Heißt die Zukunft des internationalen Handels: -krieg?
Trump ist dabei, die bestehende Struktur der Welthandelsbeziehungen einzureißen. An die Stelle der – völlig unzureichenden – internationalen, multilateralen Gestaltungsprinzipien will er bilaterale setzen, die vom jeweils stärksten bilateralen Partner, den USA, bestimmt werden. Das ist der Trumpsche Weg zur Weltmacht USA, zu America first. Das Problem besteht vor allem darin, dass der größere Teil des Welthandels vom Handel innerhalb globaler Wertschöpfungsketten herrührt, wo Produktionsteile, nicht mehr ganze Produkte, von Land zu Land exportiert und importiert werden. Zwei Drittel des globalen Handels entspringen diesen globalen Wertschöpfungsketten. Eine solche globale Verzahnung schon der Wertschöpfung setzt einen multilateral akzeptierten und verlässlichen Rahmen voraus. Trump will die Partner zwingen, einen Rahmen auf US-Diktat zu akzeptieren. Auf die alte Legitimationsformel, im Sinne von Freiheit and Democracy akzeptieren wir alle die US-genehme Version, pfeift er. Trump genügt, wenn die US-Kassen klingen und die US-WählerInnen ihm zujubeln. Wer seinen Imperativen nicht folgt, den will er in die Knie zwingen.

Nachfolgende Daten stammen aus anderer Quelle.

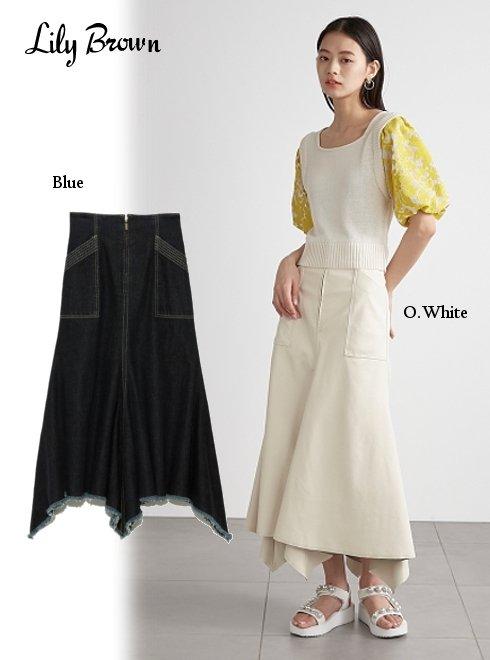 Lily Brown (リリーブラウン)<br>マーメイドラインデニムスカート  21春夏.【LWFS214007】フレアスカート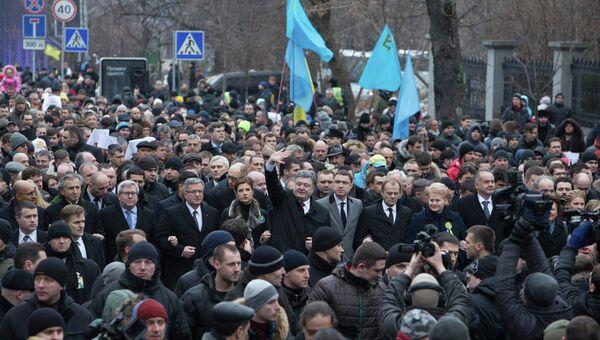 Марш достоинства в Киеве, 22 февраля 2015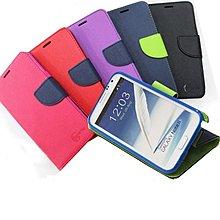 [板橋天下通訊] SHARP 夏普 Z3   手機套 側翻 軟殼 撞色 插卡 全包覆 支架 保護皮套
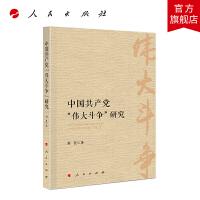 """中国共产党""""伟大斗争""""研究 人民出版社"""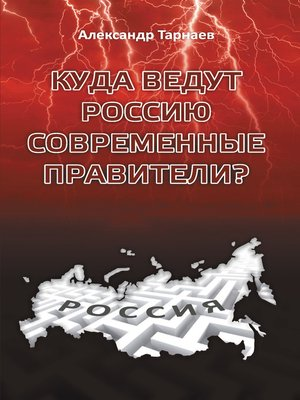 cover image of Куда ведут Россию современные правители?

Mit Deutschland und der EU scheint ihm dies zu gelingen. Amerika ist der wichtigste Handelspartner Deutschlands, fast 10% der Exporte gehen dorthin. Wirtschaftsminister Altmaier spricht von „einer Todesspirale aus Strafzöllen“, die es zu vermeiden gelte. Deutschland zuckt im Gegensatz zu den Franzosen vor entschlossenen Anti-US-Maßnahmen zurück. Hätten sie solche wirklich vor, müssten sie nur an Zölle oder Steuern auf Dienstleistungen und Unternehmensgewinne denken. Hier sind die weichen Stellen der USA-Exporteure, von denen aber kaum die Rede ist. Deutschland will die Flammen möglichst klein halten und das Feuer stattdessen auf China richten. Ifo-Chef Clemens Fuest: „Wenn die Amerikaner ihre Verhandlungsmacht gegenüber China einsetzen, um das Land zur Marktöffnung zu bewegen, könnten davon am Ende alle Beteiligten profitieren.“ Auch EU-Juncker betont, dass die EU nicht nur gegen die USA vorgeht – ein Beschwerdeverfahren vor der WTO- sondern dass die EU auch gegen China wegen dessen angeblicher Verletzung von Urheberrechten europäischer Unternehmen klagen werde.
Die Chinesen haben auf den Druck der USA bisher zurückhaltend reagiert. Während Trump ankündigt, am 15.6. eine Liste chinesischer Produkte für Strafzölle über 50 Milliarden $ vorzulegen und diese „kurz danach“ um weitere 25 Milliarden auszuweiten, hat China die Importzölle auf fast 1500 Konsumgüter von durchschnittlich 15,7 auf 6,9 % gesenkt. Die Chinesen wollen den Zeitpunkt des offenen Konflikts offenbar hinauszögern, vereiteln werden sie ihn nicht können.
Die „Königsidee“ der deutschen Regierung scheint zu sein, im Rahmen der WTO ein Freihandelsabkommen light EU-USA auszuhandeln. Ein solches wird nur zustande kommen, wenn die EU den Vorgaben aus Washington nachkommt. Wenn die EU sich nicht unterwirft, bleibt ihr nur der „Krieg“.
Ist das deutsche Wirtschaftsmodell am Ende?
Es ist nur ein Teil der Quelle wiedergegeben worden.